A hurricane is about to blast it’s way up the east coast of the USA, making landfall in south Florida probably early on Friday morning, and working it’s way up to Norfolk, VA, by Sunday morning. We know how much damage these hurricanes can do, especially if tides rise and seawater starts mixing with electric, servers, and storage – we’re talking not just business down, but business offline, and maybe even business dead. I’m sorry, but even a stretch cluster to a nearby location is subject to the same mess.
This is when a true DR solution is required. “But I cannot afford a DR solution”, you say. You can’t afford to not have one, but I do know what you could have deployed (it’s too late now, by the way, if you are in the target zone for Hurricane Matthew). Azure Site Recovery (ASR) is an OPEX-based way to get a DR site in the cloud. The cost is a monthly drip feed instead of the CAPEX big bang that a traditional DR site is:
- $25 per replicated machine per month, in Azure South Central US.

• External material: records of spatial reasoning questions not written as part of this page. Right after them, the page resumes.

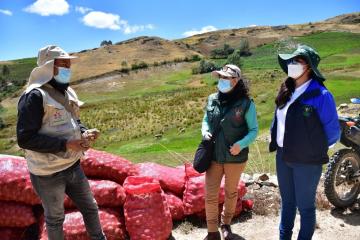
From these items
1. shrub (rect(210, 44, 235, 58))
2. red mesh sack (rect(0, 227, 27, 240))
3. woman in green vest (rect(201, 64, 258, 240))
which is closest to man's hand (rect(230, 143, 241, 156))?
woman in green vest (rect(201, 64, 258, 240))

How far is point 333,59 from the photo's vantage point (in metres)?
51.7

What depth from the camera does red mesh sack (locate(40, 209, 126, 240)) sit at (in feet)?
13.6

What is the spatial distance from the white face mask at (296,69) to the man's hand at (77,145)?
1671mm

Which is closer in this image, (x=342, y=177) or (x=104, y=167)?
(x=104, y=167)

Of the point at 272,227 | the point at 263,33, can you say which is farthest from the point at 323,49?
the point at 272,227

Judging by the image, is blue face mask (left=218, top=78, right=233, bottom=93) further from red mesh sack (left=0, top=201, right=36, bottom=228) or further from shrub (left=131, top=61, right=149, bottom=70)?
shrub (left=131, top=61, right=149, bottom=70)

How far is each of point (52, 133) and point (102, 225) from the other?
1.35 meters

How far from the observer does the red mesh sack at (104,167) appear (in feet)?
15.3

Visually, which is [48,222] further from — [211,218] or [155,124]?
[155,124]

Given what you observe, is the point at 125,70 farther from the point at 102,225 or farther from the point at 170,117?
the point at 102,225

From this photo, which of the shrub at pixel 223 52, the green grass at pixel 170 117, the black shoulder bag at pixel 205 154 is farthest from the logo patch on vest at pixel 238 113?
the shrub at pixel 223 52

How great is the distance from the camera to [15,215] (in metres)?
4.20

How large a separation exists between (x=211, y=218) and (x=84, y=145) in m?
1.59

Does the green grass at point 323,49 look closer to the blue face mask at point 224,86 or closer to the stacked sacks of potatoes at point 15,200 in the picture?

- Replicated disk storage starts at $0.05 per GB in the same Azure region.
The solution works with:
- Physical servers
And it’s really simple to use and reliable; thousands (if not more) of businesses are deploying and testing ASR failovers on a regular basis. This out-of-“the box” shared platform is tested constantly, which makes it way more reliable than some home-baked solution.
You get full orchestration – so if I saw the forecast today, I could start my business continuity plan, start the failover and hit the road. My machines would start a planned failover (ordered and no data loss) to Azure and would be waiting for me when I get to my rendezvous point. Note that my orchestration can also kick off PowerShell scripts (Azure Automation) to do some fancy things, such as redirecting internet traffic that I had routed using Azure Traffic Manager.
If you have ASR and are in one of the areas that will be affected, then do a test failover, do any required remediation’s, and then start that failover. Hopefully, your business is not damaged and you can do a failback afterwards (if you want to). If you don’t have a DR solution, I hope you survive, and have the sense to look at ASR soon afterwards – it is hurricane season!